┌─ The records

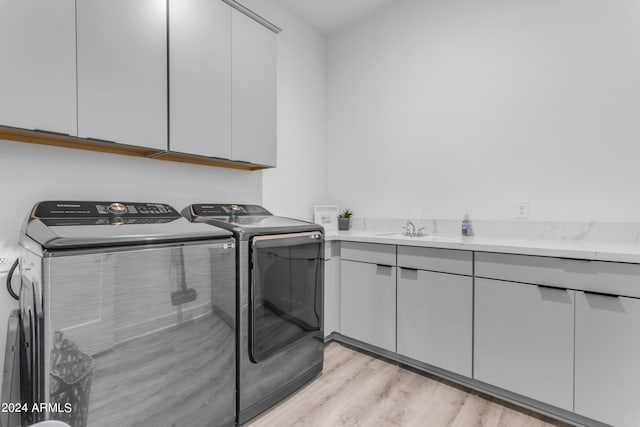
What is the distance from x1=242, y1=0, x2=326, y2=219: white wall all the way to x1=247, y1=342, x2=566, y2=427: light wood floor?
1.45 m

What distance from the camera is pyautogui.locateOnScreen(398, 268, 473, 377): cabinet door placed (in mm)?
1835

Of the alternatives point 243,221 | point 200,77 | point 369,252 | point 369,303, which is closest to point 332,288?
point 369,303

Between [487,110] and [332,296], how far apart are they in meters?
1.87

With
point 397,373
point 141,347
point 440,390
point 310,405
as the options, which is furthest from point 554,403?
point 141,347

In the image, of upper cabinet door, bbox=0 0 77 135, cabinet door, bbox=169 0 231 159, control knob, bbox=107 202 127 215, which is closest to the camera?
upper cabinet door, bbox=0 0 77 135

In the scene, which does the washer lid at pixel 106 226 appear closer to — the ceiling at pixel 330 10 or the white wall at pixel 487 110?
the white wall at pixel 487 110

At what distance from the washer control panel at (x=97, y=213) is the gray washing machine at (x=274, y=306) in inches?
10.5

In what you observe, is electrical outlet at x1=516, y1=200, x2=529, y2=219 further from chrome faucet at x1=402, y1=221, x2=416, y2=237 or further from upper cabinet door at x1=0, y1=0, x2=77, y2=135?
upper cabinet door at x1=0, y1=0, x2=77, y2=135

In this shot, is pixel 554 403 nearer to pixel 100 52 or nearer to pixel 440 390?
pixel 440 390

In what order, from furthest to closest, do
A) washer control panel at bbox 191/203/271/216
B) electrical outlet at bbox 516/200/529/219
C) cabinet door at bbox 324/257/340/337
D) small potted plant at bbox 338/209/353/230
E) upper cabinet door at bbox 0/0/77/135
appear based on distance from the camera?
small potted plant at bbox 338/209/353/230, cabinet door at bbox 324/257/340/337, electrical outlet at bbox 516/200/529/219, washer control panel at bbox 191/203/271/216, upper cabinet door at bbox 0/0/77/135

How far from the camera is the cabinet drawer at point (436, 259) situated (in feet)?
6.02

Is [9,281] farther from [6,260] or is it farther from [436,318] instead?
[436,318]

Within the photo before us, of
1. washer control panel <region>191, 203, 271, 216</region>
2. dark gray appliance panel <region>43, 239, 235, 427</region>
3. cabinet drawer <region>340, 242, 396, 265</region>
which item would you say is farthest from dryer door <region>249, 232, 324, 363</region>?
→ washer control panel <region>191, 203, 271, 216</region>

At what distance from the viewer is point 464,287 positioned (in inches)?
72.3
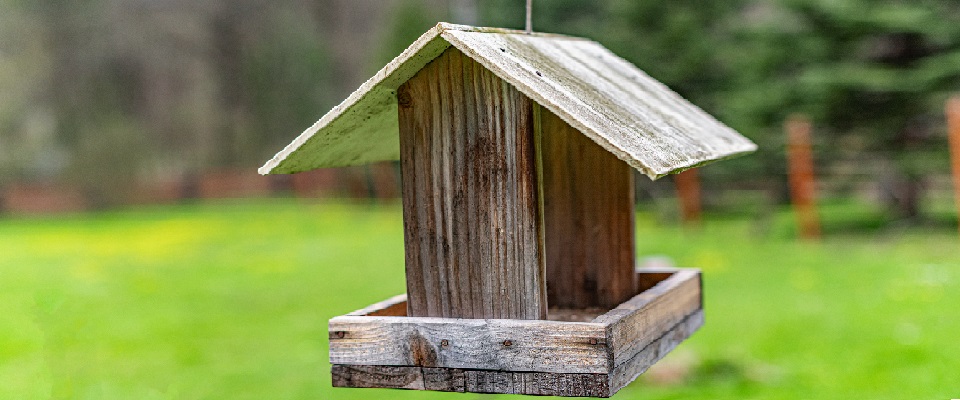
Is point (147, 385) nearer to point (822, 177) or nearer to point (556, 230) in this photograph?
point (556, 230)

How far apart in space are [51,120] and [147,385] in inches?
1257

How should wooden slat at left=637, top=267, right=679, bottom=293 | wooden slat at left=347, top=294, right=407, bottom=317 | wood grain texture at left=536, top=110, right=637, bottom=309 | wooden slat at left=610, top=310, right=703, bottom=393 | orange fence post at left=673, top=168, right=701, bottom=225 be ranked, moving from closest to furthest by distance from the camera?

└─

__Task directions__
Reproduce all the entries that precede this task, word for word, minus any pictures.

__Task response__
What is the distance from x1=242, y1=0, x2=326, y2=219: white wall all the way to x1=247, y1=342, x2=566, y2=427: light wood floor?
1.45 m

What distance from the camera is pyautogui.locateOnScreen(398, 268, 473, 377): cabinet door placed (in mm)?
1835

Of the alternatives point 243,221 | point 200,77 | point 369,252 | point 369,303, which is closest to point 332,288?
point 369,303

Between [487,110] and [332,296], how far apart are they in meters?
1.87

With
point 397,373
point 141,347
point 440,390
point 310,405
as the options, which is furthest from point 554,403?
point 141,347

In the image, of upper cabinet door, bbox=0 0 77 135, cabinet door, bbox=169 0 231 159, control knob, bbox=107 202 127 215, which is closest to the camera?
upper cabinet door, bbox=0 0 77 135

In the scene, which does the washer lid at pixel 106 226 appear closer to — the ceiling at pixel 330 10 or the white wall at pixel 487 110?
the white wall at pixel 487 110

At what distance from the washer control panel at (x=97, y=213) is the gray washing machine at (x=274, y=306) in inches?
10.5

In what you observe, is electrical outlet at x1=516, y1=200, x2=529, y2=219 further from chrome faucet at x1=402, y1=221, x2=416, y2=237 or further from upper cabinet door at x1=0, y1=0, x2=77, y2=135?
upper cabinet door at x1=0, y1=0, x2=77, y2=135

In this shot, is pixel 554 403 nearer to pixel 100 52 or nearer to pixel 440 390?
pixel 440 390

In what order, from furthest to closest, do
A) washer control panel at bbox 191/203/271/216
B) electrical outlet at bbox 516/200/529/219
C) cabinet door at bbox 324/257/340/337
D) small potted plant at bbox 338/209/353/230
E) upper cabinet door at bbox 0/0/77/135
appear based on distance from the camera?
small potted plant at bbox 338/209/353/230, cabinet door at bbox 324/257/340/337, electrical outlet at bbox 516/200/529/219, washer control panel at bbox 191/203/271/216, upper cabinet door at bbox 0/0/77/135

How far from the camera is the cabinet drawer at point (436, 259) situated (in feet)?
6.02

Is [9,281] farther from [6,260] or is it farther from [436,318] instead?
[436,318]

Within the photo before us, of
1. washer control panel <region>191, 203, 271, 216</region>
2. dark gray appliance panel <region>43, 239, 235, 427</region>
3. cabinet drawer <region>340, 242, 396, 265</region>
which item would you say is farthest from dryer door <region>249, 232, 324, 363</region>?
→ washer control panel <region>191, 203, 271, 216</region>

At what distance from the viewer is point 464,287 positioned (in inches)?
72.3
Is point (147, 385) nearer to point (822, 177) or nearer to point (556, 230) in this photograph?
point (556, 230)

How far apart in space are [51,120] and [147,385] in inches?
1257

How should wooden slat at left=637, top=267, right=679, bottom=293 | wooden slat at left=347, top=294, right=407, bottom=317 | wood grain texture at left=536, top=110, right=637, bottom=309 | wooden slat at left=610, top=310, right=703, bottom=393 | orange fence post at left=673, top=168, right=701, bottom=225 be ranked, moving from closest to furthest by distance from the camera?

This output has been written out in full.